Aug 20 (Reuters) - The following bids, mergers, acquisitions and disposals were reported by 8:00 p.m. GMT on Tuesday:
** Barnes & Noble Inc’s founder pulled the plug on his plan to buy the company’s bookstores. Leonard Riggio, the company’s chairman, founder and top shareholder, said he has suspended his efforts to make an offer for B&N’s retail business but reserves the right to pursue an offer in the future.
** A foundation belonging to Russian tycoon Suleiman Kerimov has raised its stake in the world’s largest potash producer, Uralkali, to 21.75 percent from 17.2 percent, the company said.
** Russia’s Mechel said it is selling a loss-making Ukraine steel plant to its previous owner for 2,000 euros ($2,700) plus the settlement of tens of millions of dollars of debt as it pushes ahead with the disposal of non-core assets.
** Deutsche Wohnen offered to buy rival residential landlord GSW Immobilien for 1.8 billion euros ($2.3 billion) to expand in Berlin’s booming rental market and tap nascent interest from international investors.
** Infinium Capital Management is in talks to acquire a strategic partner, the president of the high-speed U.S. trading firm said.
** German reinsurer Hannover Re said it was in talks to acquire a minority stake in life insurer Heidelberger Leben, which Britain’s Lloyds Banking Group is selling as part of plans to exit overseas markets.
** Argentine businessman Eduardo Elsztain is in talks with bondholders of IDB Holding to invest 770 million shekels ($216 million) in the debt-strapped conglomerate’s subsidiary IDB Development in exchange for a 50.5 percent stake.
** KKR & Co LP and Warburg Pincus LLC are among the private equity firms competing for Mitchell International Inc, a car and property claims software company that could fetch up to $1.5 billion, according to four people familiar with the matter.
** Two of the three bidders short-listed to buy 315 bank branches from Royal Bank of Scotland have called for the long-running sale process to be completed as quickly as possible, with one describing the outlets as “slightly neglected” under their current ownership.
** Fiberweb, a manufacturer of industrial and construction metals, said it has received a takeover proposal from Polymer Group Inc, which has been given until Sept. 17 to formalize a bid or walk away.
** Straumann Holding Ltd, the world’s largest maker of dental implants, could spend over $400 million on buying cheaper rivals, signaling a desire to grab back market share from low-cost competitors.
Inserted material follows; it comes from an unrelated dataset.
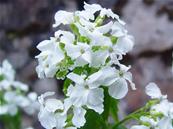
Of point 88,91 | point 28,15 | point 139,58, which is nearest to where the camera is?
point 88,91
** BHP Billiton does not have any targets for asset sales as the company has strengthened its balance sheet, but it has held discussions with potential partners for its Jansen potash project, its chief executive said.
** The National Shipping Co of Saudi Arabia has signed a memorandum of understanding with Saudi Aramco and Singapore’s Sembcorp Marine to conduct a feasibility study for a maritime yard project in the kingdom.
** Poland’s largest refiner PKN Orlen aims to buy petrol stations in Germany to expand its network in Europe’s biggest economy, the chief of PKN’s German business told a newspaper.
** Hungary’s government will offer to buy back the loss-making steel maker Dunaferr from Ukraine’s ISD group, to prevent a layoff of 1,500 workers planned by the company, Economy Minister Mihaly Varga said on Monday.
** Austrian fireproof materials maker RHI plans to buy magnesite mining rights in Turkey to expand its own supply of raw materials, it said late on Monday.
** Turkish conglomerate Sabanci Holding said it was not interested in buying a stake in Telekom Srbija, denying earlier media reports.